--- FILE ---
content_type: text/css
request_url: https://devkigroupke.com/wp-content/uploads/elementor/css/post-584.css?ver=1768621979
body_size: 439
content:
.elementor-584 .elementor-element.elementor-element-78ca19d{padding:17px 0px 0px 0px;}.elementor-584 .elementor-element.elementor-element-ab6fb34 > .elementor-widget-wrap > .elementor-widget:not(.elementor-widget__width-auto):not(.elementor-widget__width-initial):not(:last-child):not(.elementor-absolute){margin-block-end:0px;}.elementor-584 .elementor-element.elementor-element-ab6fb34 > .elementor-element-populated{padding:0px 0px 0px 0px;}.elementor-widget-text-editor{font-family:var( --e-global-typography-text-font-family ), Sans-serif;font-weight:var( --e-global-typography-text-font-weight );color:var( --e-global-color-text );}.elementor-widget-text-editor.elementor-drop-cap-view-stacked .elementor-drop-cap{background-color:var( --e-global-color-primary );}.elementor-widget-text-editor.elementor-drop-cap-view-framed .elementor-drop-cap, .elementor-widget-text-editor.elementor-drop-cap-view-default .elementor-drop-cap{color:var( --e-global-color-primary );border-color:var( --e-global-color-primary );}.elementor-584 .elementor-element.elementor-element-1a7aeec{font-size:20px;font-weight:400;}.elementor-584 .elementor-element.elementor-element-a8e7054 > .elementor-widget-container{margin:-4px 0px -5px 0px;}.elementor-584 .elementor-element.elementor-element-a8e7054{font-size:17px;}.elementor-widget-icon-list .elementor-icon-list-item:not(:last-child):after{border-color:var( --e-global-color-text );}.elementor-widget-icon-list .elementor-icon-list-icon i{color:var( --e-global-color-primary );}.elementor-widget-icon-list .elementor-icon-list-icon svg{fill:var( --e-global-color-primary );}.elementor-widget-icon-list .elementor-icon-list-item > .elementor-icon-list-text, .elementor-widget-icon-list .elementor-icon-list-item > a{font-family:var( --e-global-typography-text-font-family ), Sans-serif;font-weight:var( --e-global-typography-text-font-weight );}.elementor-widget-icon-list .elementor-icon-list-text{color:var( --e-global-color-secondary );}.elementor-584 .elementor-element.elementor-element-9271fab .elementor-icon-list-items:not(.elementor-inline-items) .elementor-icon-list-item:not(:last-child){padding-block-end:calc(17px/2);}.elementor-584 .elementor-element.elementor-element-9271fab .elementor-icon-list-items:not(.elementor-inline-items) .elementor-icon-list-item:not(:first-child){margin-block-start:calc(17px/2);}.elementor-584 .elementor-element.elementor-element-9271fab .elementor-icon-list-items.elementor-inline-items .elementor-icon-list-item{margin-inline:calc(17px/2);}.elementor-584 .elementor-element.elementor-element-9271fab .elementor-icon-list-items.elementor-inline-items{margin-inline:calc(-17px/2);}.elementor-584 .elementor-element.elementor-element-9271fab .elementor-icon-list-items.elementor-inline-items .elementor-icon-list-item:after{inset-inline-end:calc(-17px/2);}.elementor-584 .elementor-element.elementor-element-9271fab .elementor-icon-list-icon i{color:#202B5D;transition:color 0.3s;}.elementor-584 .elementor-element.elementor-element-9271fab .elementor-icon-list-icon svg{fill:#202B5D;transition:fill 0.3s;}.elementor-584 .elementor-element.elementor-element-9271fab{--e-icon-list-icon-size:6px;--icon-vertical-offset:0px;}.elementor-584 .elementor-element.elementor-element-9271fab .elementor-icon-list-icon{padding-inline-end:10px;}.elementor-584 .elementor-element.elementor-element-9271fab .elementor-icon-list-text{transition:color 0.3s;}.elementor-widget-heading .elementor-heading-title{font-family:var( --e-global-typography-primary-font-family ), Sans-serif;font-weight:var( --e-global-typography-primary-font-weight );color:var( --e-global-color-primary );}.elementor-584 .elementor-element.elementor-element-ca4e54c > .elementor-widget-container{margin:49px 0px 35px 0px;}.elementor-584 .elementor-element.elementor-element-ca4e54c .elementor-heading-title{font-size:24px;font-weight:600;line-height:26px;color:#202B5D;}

==============================

■ PROBLEM TO WORK ON ■
All of the entries above must be transcribed exactly.

■ ANSWER TO THIS EXERCISE ■
--- FILE ---
content_type: text/css
request_url: https://devkigroupke.com/wp-content/uploads/elementor/css/post-584.css?ver=1768621979
body_size: 439
content:
.elementor-584 .elementor-element.elementor-element-78ca19d{padding:17px 0px 0px 0px;}.elementor-584 .elementor-element.elementor-element-ab6fb34 > .elementor-widget-wrap > .elementor-widget:not(.elementor-widget__width-auto):not(.elementor-widget__width-initial):not(:last-child):not(.elementor-absolute){margin-block-end:0px;}.elementor-584 .elementor-element.elementor-element-ab6fb34 > .elementor-element-populated{padding:0px 0px 0px 0px;}.elementor-widget-text-editor{font-family:var( --e-global-typography-text-font-family ), Sans-serif;font-weight:var( --e-global-typography-text-font-weight );color:var( --e-global-color-text );}.elementor-widget-text-editor.elementor-drop-cap-view-stacked .elementor-drop-cap{background-color:var( --e-global-color-primary );}.elementor-widget-text-editor.elementor-drop-cap-view-framed .elementor-drop-cap, .elementor-widget-text-editor.elementor-drop-cap-view-default .elementor-drop-cap{color:var( --e-global-color-primary );border-color:var( --e-global-color-primary );}.elementor-584 .elementor-element.elementor-element-1a7aeec{font-size:20px;font-weight:400;}.elementor-584 .elementor-element.elementor-element-a8e7054 > .elementor-widget-container{margin:-4px 0px -5px 0px;}.elementor-584 .elementor-element.elementor-element-a8e7054{font-size:17px;}.elementor-widget-icon-list .elementor-icon-list-item:not(:last-child):after{border-color:var( --e-global-color-text );}.elementor-widget-icon-list .elementor-icon-list-icon i{color:var( --e-global-color-primary );}.elementor-widget-icon-list .elementor-icon-list-icon svg{fill:var( --e-global-color-primary );}.elementor-widget-icon-list .elementor-icon-list-item > .elementor-icon-list-text, .elementor-widget-icon-list .elementor-icon-list-item > a{font-family:var( --e-global-typography-text-font-family ), Sans-serif;font-weight:var( --e-global-typography-text-font-weight );}.elementor-widget-icon-list .elementor-icon-list-text{color:var( --e-global-color-secondary );}.elementor-584 .elementor-element.elementor-element-9271fab .elementor-icon-list-items:not(.elementor-inline-items) .elementor-icon-list-item:not(:last-child){padding-block-end:calc(17px/2);}.elementor-584 .elementor-element.elementor-element-9271fab .elementor-icon-list-items:not(.elementor-inline-items) .elementor-icon-list-item:not(:first-child){margin-block-start:calc(17px/2);}.elementor-584 .elementor-element.elementor-element-9271fab .elementor-icon-list-items.elementor-inline-items .elementor-icon-list-item{margin-inline:calc(17px/2);}.elementor-584 .elementor-element.elementor-element-9271fab .elementor-icon-list-items.elementor-inline-items{margin-inline:calc(-17px/2);}.elementor-584 .elementor-element.elementor-element-9271fab .elementor-icon-list-items.elementor-inline-items .elementor-icon-list-item:after{inset-inline-end:calc(-17px/2);}.elementor-584 .elementor-element.elementor-element-9271fab .elementor-icon-list-icon i{color:#202B5D;transition:color 0.3s;}.elementor-584 .elementor-element.elementor-element-9271fab .elementor-icon-list-icon svg{fill:#202B5D;transition:fill 0.3s;}.elementor-584 .elementor-element.elementor-element-9271fab{--e-icon-list-icon-size:6px;--icon-vertical-offset:0px;}.elementor-584 .elementor-element.elementor-element-9271fab .elementor-icon-list-icon{padding-inline-end:10px;}.elementor-584 .elementor-element.elementor-element-9271fab .elementor-icon-list-text{transition:color 0.3s;}.elementor-widget-heading .elementor-heading-title{font-family:var( --e-global-typography-primary-font-family ), Sans-serif;font-weight:var( --e-global-typography-primary-font-weight );color:var( --e-global-color-primary );}.elementor-584 .elementor-element.elementor-element-ca4e54c > .elementor-widget-container{margin:49px 0px 35px 0px;}.elementor-584 .elementor-element.elementor-element-ca4e54c .elementor-heading-title{font-size:24px;font-weight:600;line-height:26px;color:#202B5D;}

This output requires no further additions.